Short task 1
Answer these questions about the thread on Turkey and the internet, one per line:
(a) According to the first comment, what would most Turks stay ignorant of if it were not for the internet?
(b) Who, according to the ostrich comment, purported the myth?
(c) Where is Put.io said to be based?

— Start of Passage shown —

If it wasn't for internet, most Turks would stay ignorant of the military
power abuse in the Southeast, the way a regular US citizen didn't hear about
Guantanamo Bay. So what is your point? Should Turkey degenerate more or should
Turkey try to improve? If Turkey cannot improve, the few in power will abuse
it, and this time even more people will suffer.

Orwellian control of the internet will not make power abuse go away, it will
increase it.

------
joyofdata
[http://www.reddit.com/r/conspiracy/comments/1fwj66/u161719_t...](http://www.reddit.com/r/conspiracy/comments/1fwj66/u161719_tells_us_all_why_surveillance_is_not_ok/)

This link has been just recently discussed here on HN and it seems like this
will be the future of Turkey.

Turkey never was a hotbed of freedom and justice - but when injustice is made
legal by law, then the shit is about to hit the fan soon.

Option if you have friends in Turkey like me - set up a VPN?

------
f4stjack
The best analogy I can come up with is proverbial ostrich hiding his head when
threatened. Long story short, the ostrich doesn't survive then again this is a
myth purported by Pliny. But this does not hide the fact that this act is
parallel to that.

------
muloka
Curious if this will affect Put.io as they are based out of Istanbul.

— End of Passage shown —
— Start of Input records —

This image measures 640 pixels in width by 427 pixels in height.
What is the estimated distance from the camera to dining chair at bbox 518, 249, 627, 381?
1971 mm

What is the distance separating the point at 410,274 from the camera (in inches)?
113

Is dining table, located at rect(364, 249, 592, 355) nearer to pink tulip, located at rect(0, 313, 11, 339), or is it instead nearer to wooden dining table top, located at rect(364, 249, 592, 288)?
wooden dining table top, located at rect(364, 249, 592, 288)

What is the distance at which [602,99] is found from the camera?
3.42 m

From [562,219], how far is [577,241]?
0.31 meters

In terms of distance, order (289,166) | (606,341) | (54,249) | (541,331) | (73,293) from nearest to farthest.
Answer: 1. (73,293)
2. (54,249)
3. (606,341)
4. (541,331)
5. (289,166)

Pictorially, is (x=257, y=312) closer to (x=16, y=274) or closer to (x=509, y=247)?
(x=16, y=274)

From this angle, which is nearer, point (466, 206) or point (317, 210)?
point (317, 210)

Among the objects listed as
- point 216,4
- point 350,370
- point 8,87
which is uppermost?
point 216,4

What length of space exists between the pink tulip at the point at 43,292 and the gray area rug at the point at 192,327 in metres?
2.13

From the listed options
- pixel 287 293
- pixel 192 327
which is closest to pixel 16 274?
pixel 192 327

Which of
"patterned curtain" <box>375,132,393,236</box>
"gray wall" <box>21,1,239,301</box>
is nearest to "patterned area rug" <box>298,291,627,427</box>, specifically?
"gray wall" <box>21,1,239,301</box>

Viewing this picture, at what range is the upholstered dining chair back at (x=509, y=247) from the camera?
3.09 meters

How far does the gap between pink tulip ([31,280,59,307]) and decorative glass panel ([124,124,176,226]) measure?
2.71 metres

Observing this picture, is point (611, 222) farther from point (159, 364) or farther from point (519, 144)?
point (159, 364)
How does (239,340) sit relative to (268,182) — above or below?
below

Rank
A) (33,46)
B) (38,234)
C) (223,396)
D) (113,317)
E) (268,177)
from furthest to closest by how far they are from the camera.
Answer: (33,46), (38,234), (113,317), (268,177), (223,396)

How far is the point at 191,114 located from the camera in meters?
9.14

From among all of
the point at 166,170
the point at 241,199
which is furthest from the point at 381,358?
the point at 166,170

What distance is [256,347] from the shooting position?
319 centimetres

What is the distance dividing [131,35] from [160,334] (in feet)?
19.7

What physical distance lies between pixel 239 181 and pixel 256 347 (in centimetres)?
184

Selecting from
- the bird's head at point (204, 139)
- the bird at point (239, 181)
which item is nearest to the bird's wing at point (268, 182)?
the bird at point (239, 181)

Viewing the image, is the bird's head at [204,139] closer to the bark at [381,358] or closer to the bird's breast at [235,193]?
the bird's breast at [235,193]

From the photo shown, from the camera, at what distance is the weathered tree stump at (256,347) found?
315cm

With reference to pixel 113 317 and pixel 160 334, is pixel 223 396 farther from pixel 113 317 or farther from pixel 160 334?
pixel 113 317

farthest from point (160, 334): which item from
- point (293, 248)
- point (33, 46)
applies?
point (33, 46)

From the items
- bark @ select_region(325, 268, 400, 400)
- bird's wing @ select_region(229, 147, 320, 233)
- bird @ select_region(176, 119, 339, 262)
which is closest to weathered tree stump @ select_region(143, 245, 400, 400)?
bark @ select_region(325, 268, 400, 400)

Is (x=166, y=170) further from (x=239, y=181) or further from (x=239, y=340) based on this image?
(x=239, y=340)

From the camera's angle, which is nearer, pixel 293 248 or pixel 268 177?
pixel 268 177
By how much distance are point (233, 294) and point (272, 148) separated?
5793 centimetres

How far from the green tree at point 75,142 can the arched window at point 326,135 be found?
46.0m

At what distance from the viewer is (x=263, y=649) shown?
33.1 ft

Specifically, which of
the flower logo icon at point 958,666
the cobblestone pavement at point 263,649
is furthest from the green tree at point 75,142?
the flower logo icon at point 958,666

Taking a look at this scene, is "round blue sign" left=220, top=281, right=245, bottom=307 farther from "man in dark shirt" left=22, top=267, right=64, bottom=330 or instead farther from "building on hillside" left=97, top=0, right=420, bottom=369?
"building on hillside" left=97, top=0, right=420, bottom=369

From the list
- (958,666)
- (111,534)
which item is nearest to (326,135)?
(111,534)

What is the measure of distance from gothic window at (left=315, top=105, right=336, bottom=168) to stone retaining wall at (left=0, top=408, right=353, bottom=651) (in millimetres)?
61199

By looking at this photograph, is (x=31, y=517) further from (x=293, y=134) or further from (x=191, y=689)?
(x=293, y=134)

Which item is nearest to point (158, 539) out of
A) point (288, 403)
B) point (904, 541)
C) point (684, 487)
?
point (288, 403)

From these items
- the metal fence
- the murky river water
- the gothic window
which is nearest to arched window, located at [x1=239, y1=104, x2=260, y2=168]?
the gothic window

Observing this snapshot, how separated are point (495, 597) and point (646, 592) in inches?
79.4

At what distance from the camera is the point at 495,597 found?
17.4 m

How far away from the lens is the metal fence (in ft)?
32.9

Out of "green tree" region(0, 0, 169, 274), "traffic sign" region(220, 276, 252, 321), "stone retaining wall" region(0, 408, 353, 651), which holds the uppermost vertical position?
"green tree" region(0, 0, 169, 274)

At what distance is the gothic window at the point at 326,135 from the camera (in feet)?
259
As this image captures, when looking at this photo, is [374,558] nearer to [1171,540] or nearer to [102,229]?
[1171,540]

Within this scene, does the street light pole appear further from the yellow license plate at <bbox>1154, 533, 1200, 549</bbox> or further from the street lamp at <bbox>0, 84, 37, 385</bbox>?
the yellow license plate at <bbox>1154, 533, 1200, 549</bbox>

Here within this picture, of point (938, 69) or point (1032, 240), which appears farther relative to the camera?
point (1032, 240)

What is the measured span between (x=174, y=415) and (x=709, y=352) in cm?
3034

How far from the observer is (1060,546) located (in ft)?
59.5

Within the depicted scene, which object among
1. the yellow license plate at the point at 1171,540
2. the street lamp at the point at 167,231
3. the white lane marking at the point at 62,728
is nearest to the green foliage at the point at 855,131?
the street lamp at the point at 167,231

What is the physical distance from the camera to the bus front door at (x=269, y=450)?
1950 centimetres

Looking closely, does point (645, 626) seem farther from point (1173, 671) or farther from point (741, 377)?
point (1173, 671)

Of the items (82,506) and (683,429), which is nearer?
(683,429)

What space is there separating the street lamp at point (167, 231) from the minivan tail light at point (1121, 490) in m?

— End of Input records —

Short task 2
Report every line of the entries above that contains the word "wooden".

Reply 1
(a) The military power abuse in the Southeast
(b) Pliny
(c) Istanbul

Reply 2
Is dining table, located at rect(364, 249, 592, 355) nearer to pink tulip, located at rect(0, 313, 11, 339), or is it instead nearer to wooden dining table top, located at rect(364, 249, 592, 288)?
wooden dining table top, located at rect(364, 249, 592, 288)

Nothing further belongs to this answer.